1.4)La question de l'identité féminine, question première  

 Il semblerait qu'on ne puisse rien dire de sérieux sur les femmes sans passer par une interrogation sur ce que c'est qu'une femme : la question de l'identité féminine est première, lancinante et cela ne doit pas lasser de surprendre. La réflexion concrète sur les droits des femmes, notamment la revendication d'égalité devant le travail et le salaire, qui est sans doute dans la société du travail la revendication majeure, cette réflexion qui passe par des décrets, des lois, des sanctions, ne peut se fonder que sur une interrogation sur l'identité de la femme.
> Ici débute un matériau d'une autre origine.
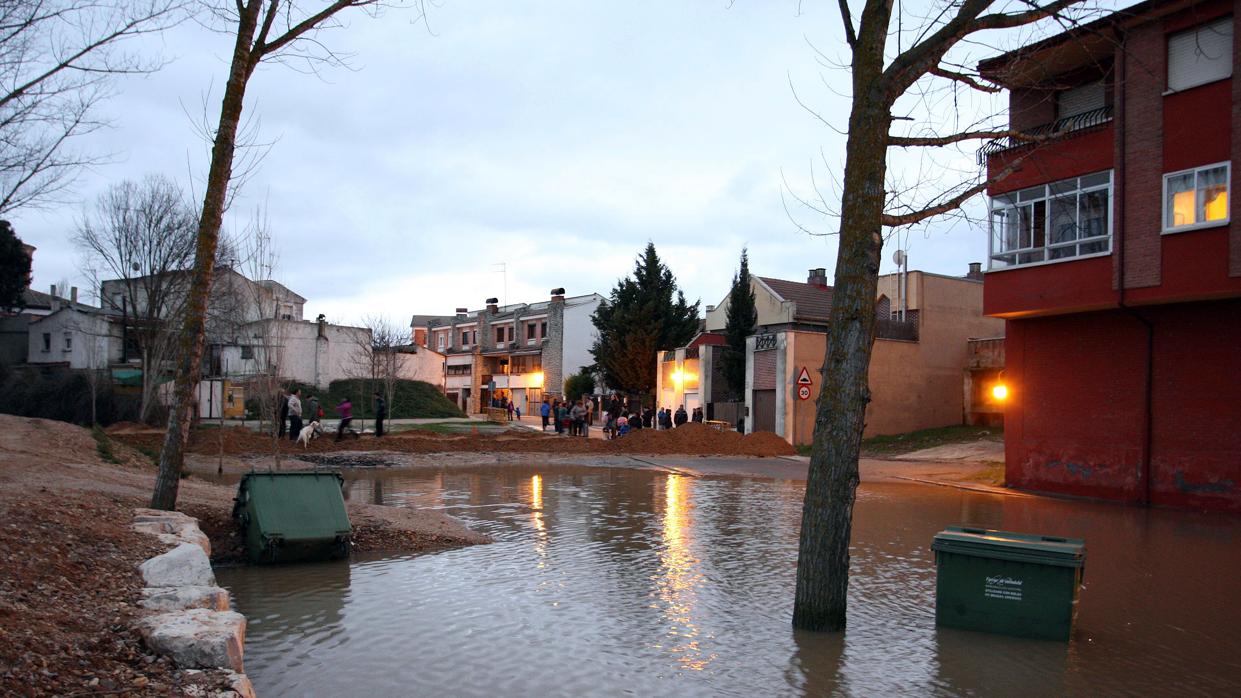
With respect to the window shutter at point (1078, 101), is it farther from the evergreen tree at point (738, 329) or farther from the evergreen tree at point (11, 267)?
the evergreen tree at point (11, 267)

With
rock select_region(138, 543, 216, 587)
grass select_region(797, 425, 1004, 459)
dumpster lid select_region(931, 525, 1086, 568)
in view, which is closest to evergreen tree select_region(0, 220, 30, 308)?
grass select_region(797, 425, 1004, 459)

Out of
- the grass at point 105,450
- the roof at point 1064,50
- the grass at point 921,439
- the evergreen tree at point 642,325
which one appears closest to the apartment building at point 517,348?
the evergreen tree at point 642,325

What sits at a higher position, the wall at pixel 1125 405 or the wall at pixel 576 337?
the wall at pixel 576 337

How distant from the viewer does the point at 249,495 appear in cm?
990

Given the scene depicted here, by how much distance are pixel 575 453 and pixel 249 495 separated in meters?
20.4

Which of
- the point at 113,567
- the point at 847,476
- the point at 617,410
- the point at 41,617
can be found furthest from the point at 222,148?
the point at 617,410

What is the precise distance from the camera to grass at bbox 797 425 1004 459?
96.4 feet

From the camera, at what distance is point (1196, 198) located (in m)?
16.0

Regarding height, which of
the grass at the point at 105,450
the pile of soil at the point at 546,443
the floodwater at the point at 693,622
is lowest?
the pile of soil at the point at 546,443

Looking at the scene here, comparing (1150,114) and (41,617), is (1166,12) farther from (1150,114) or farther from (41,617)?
(41,617)

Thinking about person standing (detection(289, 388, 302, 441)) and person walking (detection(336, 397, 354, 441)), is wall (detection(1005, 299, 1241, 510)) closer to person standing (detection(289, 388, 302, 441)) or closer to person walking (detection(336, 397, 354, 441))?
person walking (detection(336, 397, 354, 441))

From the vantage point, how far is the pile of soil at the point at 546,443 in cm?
2769

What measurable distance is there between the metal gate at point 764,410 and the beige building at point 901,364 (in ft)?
0.13

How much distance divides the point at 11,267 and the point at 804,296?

C'est ce que montre la réflexion « féministe », notamment celle des auteurs que l'on vient de citer ou, dans le champ littéraire, d'une écrivaine comme Virginia Woolf : nécessité toujours par rapport à l'homme, et pour soi-même de refonder une identité « à soi », non pas relative mais absolue, tout en s'inscrivant dans l'humanisme, ie sans absolutiser a contrario l'irréductibilité féminine.  

1.5)La problématique de l'égalité

 Enfin, toute réflexion sur les femmes passe par la question « incontournable » de l'égalité. Et pourtant, l'affirmation récurrente selon laquelle la femme est l'égale de l'homme paraît bien mystérieuse : cela n'irait donc pas sans dire ? De même comment échapper à l'idée que la femme aurait des « droits » Mais n'était-elle pas incluse dans ce que la Révolution Française nomme « la Déclaration des droits de l'homme et du CItoyen » ? A quoi s'ajoute cependant depuis peu le qualificatif « d'universelle » ? Ici la mise en garde de Gisèle Halimi s'impose comme un préalable à la réflexion : « Que l'on ne prétende pas que les droits de l'homme et du citoyen englobent, dans leur généralité, les deux sexes. L'Histoire a déjà-dans le refus à la femme e droits politiquessouligné clairement le contraire. On sait d'autre part combien l'abstraction que l'on voudrait universaliste ( en disant l'Homme, on dit Hommes et Femmes) est calquée sur un modèle qui, en définitive est culturellement masculin, et non pas neutre. (...)En cela l'universalisme des droits n'engendre qu'une universalité trompeuse. L'humanisme qui a phagocyté la femme sous le prétexte de la fondre dans l'individu-masculin-constitue le piège le plus reoutable de nos démocraties modernes » La cause des femmes « Le temps des malentendus ». 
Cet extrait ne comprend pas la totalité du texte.